Il portait une longue toge beige à capuche, rapiécée et poussiéreuse. Son sac à dos rebondi lui donnait la vague allure d’une tortue. En dépit de sa jeunesse, son regard n’en était pas moins dur que celui de son aîné. C’était même plutôt le contraire…

« Alors comme ça, tu te fais pote avec les cochons ? lança-t-il à Ézéchiel. Décidément, vieux, tu perds les pédales. »

Ézéchiel se racla la gorge et rectifia :

« D’abord, c’est une dame. Madame Cochon.

— Grouik », entérina Madame Cochon en bombant la poitrine.
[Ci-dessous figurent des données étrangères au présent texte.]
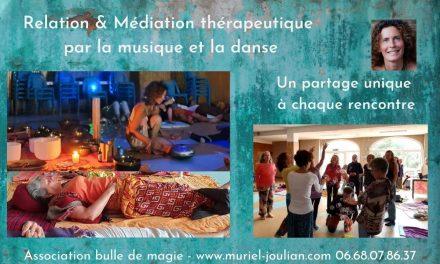 Activités Centre Culturel Mandelieu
Le borgne lui porta un regard vicieux qui eut tôt fait d’entamer son assurance. Vexée par cette attitude, Madame Cochon prit ses distances. L’Ézéchiel qu’elle connaissait ne fixait guère les gens de cette façon ! À bien des égards, celui-ci était fort différent de son alter ego du futur…

« Pourquoi la moustache, alors ? insista-t-il sans lâcher Madame Cochon de l’œil.

— Pourquoi tu demandes ? rétorqua Ézéchiel. Occupe-toi de tes fesses.

— On peut le manger ?

— Non.

— Même pas un tout petit bout ?

— Bas les pattes, j’ai dit. »

Madame Cochon fit un pas en arrière. Les deux Ézéchiel allaient l’un à la rencontre de l’autre, l’œil, les poings et la mâchoire crispés. Et si elle ne savait que peu de choses de leur passé, elle décelait sans peine leur inclinaison à la violence aveugle.